Bias in critical appraisal - the example of acupuncture for stroke rehabilitation

Bandolier 80 contained a short summary of some of the ways that bias can creep into studies, and distort the results. With little exception, the bias is all one way, in that it makes the results look better than they are.

The knowledge that bias can be operating on individual studies, or on systematic reviews if they do not take potential bias into account, means that each of us, individually, has to have our own bias detectors operating continually. In meta-analysis, where data are pooled, sensitivity analysis often tests whether trials with different populations, or trials with different characteristics have different results. In systematic reviews where data are not pooled, an impression about whether a technology 'works' is often derived from vote-counting - the number of papers that says it works is bigger than the number that says it doesn't.

Suppose we have a proposal to purchase acupuncture for patients with stroke, because it apparently improves their rehabilitation. Being evidence-based, we ask whether there are any randomised trials showing efficacy. The answer we receive is that there are seven trials found from searching databases, and that six of the seven trials show acupuncture works in stroke. It's a no-brainer, we should purchase it.

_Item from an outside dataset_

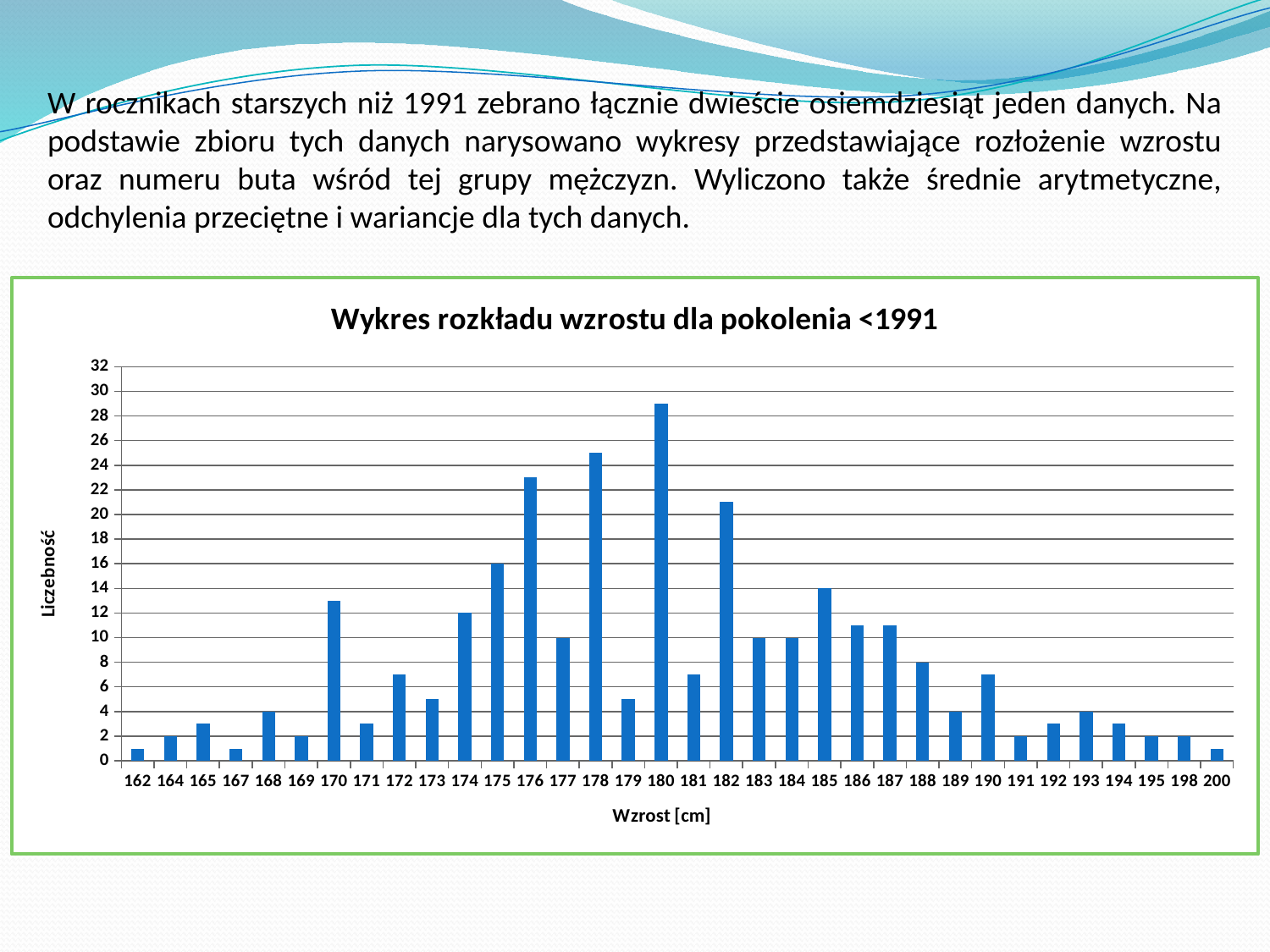
How many height categories are shown on the x axis? 34 What is the Liczebność for height 175? 16 Which has a higher Liczebność, height 178 or height 182? 178 What is the Liczebność for height 174? 12 What is the label of the vertical axis? Liczebność Is the Liczebność for height 180 greater or less than 28? greater What kind of chart is shown on the slide? bar chart Is the Liczebność for height 170 greater or less than 12? greater What is the Liczebność for height 185? 14 Which height (Wzrost) has the highest Liczebność? 180 What is the title of the chart? Wykres rozkładu wzrostu dla pokolenia <1991 What is the difference in Liczebność between height 175 and height 174? 4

We asked one of our colleagues who has been through critical appraisal training to read the papers. They tell a different story:

Our colleague tells us that this means that all the positive studies were subject to potential bias. Moreover, when they read the papers, they failed to agree with the original authors for four of the 'positive' trials: these trials were actually negative.

Table 1: Acupuncture for stroke: vote-counting with and without allowance for bias

  Conclusion of original authors Conclusion of reviewers
Potential source of bias Positive Negative Positive Negative
No source of bias considered 6 1 2 5
Double blind trials 0 0 0 0
Observer blind trials 2 1 0 3
Non blind trials 4 0 2 2
Reporting quality 3 or more 0 1 0 1
Reporting quality 2 or less 6 0 2 4
Validity score 9 or more 1 1 0 2
Validity score 8 or less 5 0 2 3
European studies 2 1 1 2
Far east studies 4 0 1 3
Reporting quality using 0-5 scale [Jadad et al, 1996]; Validity scoring using 0-16 scale [Smith et al, 2000]; Geographical definitions [Vickers et al; 1998]

So how many trials do we have that were free from potential bias and were positive? Answer is none. Not only that, but our colleague tells us that they are not really sure that it was acupuncture that was being tested. All the trials used "elecro-acupuncture". Three studies mentioned that they tuned up the voltage sufficiently to get muscle twitching, though the other studies probably did it the same way. Is this acupuncture or electrical stimulation of muscles to maintain tone?


This is a rapid appreciation of a topic that took some time for experienced people to get their heads around. To help readers, the full review is published on the Bandolier Internet site in html and downloadable PDF formats. When it comes to bias, it's worth remembering that there is a lot of it about.